Top on the list, for instance, is reduction in petroleum subsidies. The decision to eliminate the subsidy on bulk sales of diesel or to raise prices of retail diesel by 45-50 paise per litre each month is not something that needs Parliament approval—nor can it be the case that the Congress party’s allies were in favour of it. This was a decision taken by the government after P Chidambaram returned to the finance ministry and, as such, is unaffected by the DMK pulling out.
No Bill was brought in Parliament, similarly, to raise Railway fares prior to the Railway Budget; nor does any Bill need to be brought to Parliament to, for instance, privatise the New Delhi Railway Station and convert it into a swank global-style multi-storeyed station with hotels, shopping malls and office buildings—this is what the government did with the Delhi Airport some years ago. Clearing the R8,00,000 crore of stalled projects CMIE talks of, similarly, doesn’t need the support of alliance partners—the defence ministry, which is headed by a Congressman and the environment ministry headed by a Congresswoman, for instance, are holding up most of these projects. Whether the reasons are valid or not is not the point, the point is they are not controlled by alliance partners.

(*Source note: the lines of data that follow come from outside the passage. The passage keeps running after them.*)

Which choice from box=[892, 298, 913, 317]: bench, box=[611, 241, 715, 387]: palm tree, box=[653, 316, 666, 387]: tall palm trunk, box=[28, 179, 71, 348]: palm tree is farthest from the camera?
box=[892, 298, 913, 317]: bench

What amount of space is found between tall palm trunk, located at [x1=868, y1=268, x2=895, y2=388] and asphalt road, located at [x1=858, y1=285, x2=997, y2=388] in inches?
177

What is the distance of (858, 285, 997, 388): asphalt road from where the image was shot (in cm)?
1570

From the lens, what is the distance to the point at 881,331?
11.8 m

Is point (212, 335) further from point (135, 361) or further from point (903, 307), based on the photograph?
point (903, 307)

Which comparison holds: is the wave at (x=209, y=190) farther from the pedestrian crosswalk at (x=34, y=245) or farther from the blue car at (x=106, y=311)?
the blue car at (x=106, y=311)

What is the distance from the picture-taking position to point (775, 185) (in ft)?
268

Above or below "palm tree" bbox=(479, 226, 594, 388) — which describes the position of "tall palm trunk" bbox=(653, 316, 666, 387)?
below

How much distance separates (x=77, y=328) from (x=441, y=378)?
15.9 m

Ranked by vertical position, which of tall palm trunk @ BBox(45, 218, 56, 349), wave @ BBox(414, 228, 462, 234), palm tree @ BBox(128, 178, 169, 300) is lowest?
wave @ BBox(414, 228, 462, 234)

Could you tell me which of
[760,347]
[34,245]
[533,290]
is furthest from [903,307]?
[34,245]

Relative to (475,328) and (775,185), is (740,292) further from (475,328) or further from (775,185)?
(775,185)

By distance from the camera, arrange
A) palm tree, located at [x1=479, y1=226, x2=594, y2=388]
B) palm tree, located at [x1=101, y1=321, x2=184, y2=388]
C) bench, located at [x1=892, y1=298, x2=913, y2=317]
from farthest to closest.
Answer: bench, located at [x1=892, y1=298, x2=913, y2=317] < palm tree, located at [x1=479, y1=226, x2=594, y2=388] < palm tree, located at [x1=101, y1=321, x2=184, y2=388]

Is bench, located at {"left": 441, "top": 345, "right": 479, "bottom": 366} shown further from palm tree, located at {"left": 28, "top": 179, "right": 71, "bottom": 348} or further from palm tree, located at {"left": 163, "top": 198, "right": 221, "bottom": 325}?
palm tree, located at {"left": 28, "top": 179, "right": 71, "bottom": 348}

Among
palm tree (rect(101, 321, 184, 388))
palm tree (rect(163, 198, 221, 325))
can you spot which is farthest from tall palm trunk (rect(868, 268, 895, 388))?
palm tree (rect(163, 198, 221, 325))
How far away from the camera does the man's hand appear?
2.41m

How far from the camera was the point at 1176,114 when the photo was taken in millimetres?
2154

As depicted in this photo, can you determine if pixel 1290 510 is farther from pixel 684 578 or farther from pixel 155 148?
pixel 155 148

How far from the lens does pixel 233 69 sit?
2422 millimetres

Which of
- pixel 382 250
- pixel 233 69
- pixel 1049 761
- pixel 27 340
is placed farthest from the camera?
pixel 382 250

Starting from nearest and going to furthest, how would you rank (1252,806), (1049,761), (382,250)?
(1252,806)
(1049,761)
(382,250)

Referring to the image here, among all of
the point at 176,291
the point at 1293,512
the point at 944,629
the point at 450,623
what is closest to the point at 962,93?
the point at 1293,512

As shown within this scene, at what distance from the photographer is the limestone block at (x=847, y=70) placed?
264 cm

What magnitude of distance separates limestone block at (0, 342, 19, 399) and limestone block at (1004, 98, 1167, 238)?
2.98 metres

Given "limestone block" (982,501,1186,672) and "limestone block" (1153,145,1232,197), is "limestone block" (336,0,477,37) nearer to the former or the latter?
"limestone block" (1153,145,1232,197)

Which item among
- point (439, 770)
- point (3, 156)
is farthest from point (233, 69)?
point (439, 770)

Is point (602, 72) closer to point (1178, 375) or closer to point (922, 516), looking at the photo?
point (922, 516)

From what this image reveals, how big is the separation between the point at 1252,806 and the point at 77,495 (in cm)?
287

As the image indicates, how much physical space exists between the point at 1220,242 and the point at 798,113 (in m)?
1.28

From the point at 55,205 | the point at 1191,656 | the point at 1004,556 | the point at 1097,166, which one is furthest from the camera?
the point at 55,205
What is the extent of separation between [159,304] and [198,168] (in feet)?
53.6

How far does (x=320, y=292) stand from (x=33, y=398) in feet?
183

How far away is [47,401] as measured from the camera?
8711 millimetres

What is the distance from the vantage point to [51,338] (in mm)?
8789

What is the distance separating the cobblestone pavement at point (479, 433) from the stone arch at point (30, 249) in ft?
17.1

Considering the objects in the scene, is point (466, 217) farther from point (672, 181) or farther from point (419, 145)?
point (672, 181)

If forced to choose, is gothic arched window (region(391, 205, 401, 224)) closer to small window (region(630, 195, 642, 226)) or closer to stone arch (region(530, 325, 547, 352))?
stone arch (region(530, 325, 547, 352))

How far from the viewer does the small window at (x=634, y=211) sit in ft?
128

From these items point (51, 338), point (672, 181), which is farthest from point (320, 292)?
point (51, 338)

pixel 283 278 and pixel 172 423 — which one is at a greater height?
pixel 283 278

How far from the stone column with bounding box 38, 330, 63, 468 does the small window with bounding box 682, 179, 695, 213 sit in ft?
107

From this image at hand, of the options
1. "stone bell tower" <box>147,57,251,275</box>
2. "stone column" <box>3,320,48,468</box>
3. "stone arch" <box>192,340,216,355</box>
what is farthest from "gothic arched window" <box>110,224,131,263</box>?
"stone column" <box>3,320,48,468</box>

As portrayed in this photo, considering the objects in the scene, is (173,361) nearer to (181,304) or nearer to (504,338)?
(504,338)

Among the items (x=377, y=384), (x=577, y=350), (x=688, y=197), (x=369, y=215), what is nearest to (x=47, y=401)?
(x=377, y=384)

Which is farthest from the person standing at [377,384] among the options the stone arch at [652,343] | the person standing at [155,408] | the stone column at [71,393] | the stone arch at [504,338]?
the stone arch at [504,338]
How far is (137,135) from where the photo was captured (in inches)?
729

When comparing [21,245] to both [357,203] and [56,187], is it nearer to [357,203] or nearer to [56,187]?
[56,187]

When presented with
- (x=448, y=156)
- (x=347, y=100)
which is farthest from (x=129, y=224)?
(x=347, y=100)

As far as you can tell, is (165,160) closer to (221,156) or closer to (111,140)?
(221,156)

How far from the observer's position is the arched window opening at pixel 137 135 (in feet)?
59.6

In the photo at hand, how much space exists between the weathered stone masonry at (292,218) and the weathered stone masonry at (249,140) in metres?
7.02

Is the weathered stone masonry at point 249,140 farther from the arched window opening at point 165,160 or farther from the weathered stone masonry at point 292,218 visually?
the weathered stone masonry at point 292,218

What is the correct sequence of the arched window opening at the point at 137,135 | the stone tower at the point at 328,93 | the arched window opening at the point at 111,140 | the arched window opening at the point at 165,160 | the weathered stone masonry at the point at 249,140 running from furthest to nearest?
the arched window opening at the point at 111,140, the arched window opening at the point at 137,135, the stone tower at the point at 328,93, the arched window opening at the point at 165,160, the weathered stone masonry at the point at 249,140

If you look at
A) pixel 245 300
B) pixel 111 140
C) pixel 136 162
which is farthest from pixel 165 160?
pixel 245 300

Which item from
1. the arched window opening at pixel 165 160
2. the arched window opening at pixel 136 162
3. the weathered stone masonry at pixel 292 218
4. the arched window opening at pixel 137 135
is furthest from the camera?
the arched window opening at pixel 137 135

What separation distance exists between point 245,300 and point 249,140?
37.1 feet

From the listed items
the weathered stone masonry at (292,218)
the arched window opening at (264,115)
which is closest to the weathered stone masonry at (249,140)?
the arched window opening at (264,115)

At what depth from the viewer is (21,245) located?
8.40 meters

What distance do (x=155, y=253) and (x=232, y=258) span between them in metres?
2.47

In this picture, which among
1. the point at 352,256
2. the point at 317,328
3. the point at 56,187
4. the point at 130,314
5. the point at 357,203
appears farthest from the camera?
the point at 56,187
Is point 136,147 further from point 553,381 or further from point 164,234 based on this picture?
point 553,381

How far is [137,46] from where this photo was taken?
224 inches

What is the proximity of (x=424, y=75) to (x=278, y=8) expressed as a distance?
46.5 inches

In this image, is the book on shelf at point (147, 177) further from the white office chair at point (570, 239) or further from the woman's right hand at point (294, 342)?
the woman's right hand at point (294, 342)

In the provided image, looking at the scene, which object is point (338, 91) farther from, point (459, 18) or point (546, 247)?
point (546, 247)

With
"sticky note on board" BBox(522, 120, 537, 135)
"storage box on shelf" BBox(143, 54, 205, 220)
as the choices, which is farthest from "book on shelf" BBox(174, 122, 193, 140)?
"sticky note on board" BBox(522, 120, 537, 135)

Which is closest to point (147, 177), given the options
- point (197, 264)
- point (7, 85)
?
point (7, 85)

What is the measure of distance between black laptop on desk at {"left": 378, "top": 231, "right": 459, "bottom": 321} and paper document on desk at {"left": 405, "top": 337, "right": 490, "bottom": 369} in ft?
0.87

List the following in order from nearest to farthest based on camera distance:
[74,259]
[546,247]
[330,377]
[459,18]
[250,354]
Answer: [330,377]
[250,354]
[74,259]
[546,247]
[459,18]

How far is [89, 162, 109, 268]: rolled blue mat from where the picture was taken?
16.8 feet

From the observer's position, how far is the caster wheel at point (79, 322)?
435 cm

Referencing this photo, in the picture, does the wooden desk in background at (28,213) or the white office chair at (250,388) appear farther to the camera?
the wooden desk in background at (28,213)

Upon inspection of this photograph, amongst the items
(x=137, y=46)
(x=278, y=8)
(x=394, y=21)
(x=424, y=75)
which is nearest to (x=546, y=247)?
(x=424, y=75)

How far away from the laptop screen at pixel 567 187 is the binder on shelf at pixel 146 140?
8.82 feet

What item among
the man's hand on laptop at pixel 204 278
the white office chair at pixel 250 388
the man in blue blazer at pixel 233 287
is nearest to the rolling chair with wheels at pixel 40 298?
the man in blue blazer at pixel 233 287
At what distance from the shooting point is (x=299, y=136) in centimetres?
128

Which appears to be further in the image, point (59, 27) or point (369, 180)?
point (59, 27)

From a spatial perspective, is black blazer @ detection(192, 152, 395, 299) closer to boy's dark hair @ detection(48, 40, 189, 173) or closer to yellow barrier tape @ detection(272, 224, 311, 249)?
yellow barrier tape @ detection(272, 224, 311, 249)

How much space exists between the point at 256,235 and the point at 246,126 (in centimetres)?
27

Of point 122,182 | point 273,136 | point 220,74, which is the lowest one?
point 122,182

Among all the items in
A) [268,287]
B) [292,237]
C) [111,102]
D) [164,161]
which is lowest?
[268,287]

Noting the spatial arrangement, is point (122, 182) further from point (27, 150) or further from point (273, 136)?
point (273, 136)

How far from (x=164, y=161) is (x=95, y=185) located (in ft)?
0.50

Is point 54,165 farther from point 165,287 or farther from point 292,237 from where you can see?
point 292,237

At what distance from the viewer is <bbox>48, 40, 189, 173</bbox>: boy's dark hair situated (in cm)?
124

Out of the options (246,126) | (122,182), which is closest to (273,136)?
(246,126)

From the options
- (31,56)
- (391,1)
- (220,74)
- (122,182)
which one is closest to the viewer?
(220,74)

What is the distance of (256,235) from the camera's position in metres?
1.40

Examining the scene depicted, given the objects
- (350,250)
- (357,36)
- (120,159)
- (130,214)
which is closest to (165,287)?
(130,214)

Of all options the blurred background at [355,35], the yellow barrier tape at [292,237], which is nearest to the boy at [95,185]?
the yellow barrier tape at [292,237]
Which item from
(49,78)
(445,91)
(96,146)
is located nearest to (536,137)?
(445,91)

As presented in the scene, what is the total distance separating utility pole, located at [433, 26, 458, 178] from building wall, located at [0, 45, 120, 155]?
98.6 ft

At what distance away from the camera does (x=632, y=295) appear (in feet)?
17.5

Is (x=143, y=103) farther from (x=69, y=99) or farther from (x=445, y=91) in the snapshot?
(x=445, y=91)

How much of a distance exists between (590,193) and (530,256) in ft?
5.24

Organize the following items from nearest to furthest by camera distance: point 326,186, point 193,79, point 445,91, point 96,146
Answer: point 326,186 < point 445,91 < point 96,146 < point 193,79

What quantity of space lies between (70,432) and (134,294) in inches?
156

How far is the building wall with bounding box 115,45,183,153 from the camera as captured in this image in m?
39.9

The problem, or the solution if you like, lies in the fact that, by and large, the UPA’s reform or anti-reforms agenda has emanated from the Congress party, not the allies. The Food Security Bill—which, fully implemented, can play havoc with the fisc and which the Food Corporation of India is not in a position to implement—was not the idea of an alliance partner, it was the brainchild of the Congress Party. The Right to Education Bill, which seeks closure of all unrecognised schools if they don’t conform to norms within a period of 3 years, was a Congress idea. Ditto for the Homestead Bill that is in the drafting. Whether it is getting defence minister AK Antony to clear oil exploration or petroleum minister Veerappa Moily allowing oil PSUs to hike prices in keeping with what the Cabinet has cleared, all of these are decisions that can be taken if the Congress party is in favour of them. Fixing the telecom mess (more in a later column) is another reform totally in the Congress party’s hands, as is advancing the PSU divestment calendar or offering attractive discounts on them—watch how this changes the FII mood. Whether the Congress party has the appetite for getting things fixed—apart from the diesel hike, what’s been outlined is hardly “reform”—is really the question.